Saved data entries
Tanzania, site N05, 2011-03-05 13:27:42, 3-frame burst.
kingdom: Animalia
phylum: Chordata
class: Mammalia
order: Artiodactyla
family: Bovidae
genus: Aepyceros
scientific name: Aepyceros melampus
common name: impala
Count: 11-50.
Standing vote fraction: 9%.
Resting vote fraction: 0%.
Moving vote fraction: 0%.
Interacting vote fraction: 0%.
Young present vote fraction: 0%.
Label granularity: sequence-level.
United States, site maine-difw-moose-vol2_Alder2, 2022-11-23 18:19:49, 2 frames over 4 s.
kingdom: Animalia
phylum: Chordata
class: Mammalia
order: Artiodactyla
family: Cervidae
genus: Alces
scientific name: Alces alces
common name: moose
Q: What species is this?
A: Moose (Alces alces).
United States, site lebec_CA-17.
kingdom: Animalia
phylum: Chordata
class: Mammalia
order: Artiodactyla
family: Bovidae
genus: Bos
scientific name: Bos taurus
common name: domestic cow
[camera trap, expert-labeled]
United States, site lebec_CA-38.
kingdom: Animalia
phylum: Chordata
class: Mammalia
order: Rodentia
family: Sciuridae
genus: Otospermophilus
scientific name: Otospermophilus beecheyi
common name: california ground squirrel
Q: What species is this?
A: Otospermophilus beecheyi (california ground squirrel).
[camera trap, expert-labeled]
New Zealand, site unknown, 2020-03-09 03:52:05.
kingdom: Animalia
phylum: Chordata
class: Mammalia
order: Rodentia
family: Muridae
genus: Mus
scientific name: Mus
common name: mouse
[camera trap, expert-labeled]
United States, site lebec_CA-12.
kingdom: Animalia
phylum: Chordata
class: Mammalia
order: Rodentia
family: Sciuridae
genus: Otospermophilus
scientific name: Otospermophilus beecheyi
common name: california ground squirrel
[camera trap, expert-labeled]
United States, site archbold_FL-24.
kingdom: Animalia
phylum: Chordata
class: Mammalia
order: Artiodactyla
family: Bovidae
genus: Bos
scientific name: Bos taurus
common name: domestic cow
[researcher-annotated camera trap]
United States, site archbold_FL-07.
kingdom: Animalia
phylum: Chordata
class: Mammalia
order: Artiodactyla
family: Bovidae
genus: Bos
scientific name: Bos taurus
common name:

» **What needs to be done**
All of the records above should be repeated exactly.

» **Response to the exercise**
Tanzania, site N05, 2011-03-05 13:27:42, 3-frame burst.
kingdom: Animalia
phylum: Chordata
class: Mammalia
order: Artiodactyla
family: Bovidae
genus: Aepyceros
scientific name: Aepyceros melampus
common name: impala
Count: 11-50.
Standing vote fraction: 9%.
Resting vote fraction: 0%.
Moving vote fraction: 0%.
Interacting vote fraction: 0%.
Young present vote fraction: 0%.
Label granularity: sequence-level.
United States, site maine-difw-moose-vol2_Alder2, 2022-11-23 18:19:49, 2 frames over 4 s.
kingdom: Animalia
phylum: Chordata
class: Mammalia
order: Artiodactyla
family: Cervidae
genus: Alces
scientific name: Alces alces
common name: moose
Q: What species is this?
A: Moose (Alces alces).
United States, site lebec_CA-17.
kingdom: Animalia
phylum: Chordata
class: Mammalia
order: Artiodactyla
family: Bovidae
genus: Bos
scientific name: Bos taurus
common name: domestic cow
[camera trap, expert-labeled]
United States, site lebec_CA-38.
kingdom: Animalia
phylum: Chordata
class: Mammalia
order: Rodentia
family: Sciuridae
genus: Otospermophilus
scientific name: Otospermophilus beecheyi
common name: california ground squirrel
Q: What species is this?
A: Otospermophilus beecheyi (california ground squirrel).
[camera trap, expert-labeled]
New Zealand, site unknown, 2020-03-09 03:52:05.
kingdom: Animalia
phylum: Chordata
class: Mammalia
order: Rodentia
family: Muridae
genus: Mus
scientific name: Mus
common name: mouse
[camera trap, expert-labeled]
United States, site lebec_CA-12.
kingdom: Animalia
phylum: Chordata
class: Mammalia
order: Rodentia
family: Sciuridae
genus: Otospermophilus
scientific name: Otospermophilus beecheyi
common name: california ground squirrel
[camera trap, expert-labeled]
United States, site archbold_FL-24.
kingdom: Animalia
phylum: Chordata
class: Mammalia
order: Artiodactyla
family: Bovidae
genus: Bos
scientific name: Bos taurus
common name: domestic cow
[researcher-annotated camera trap]
United States, site archbold_FL-07.
kingdom: Animalia
phylum: Chordata
class: Mammalia
order: Artiodactyla
family: Bovidae
genus: Bos
scientific name: Bos taurus
common name:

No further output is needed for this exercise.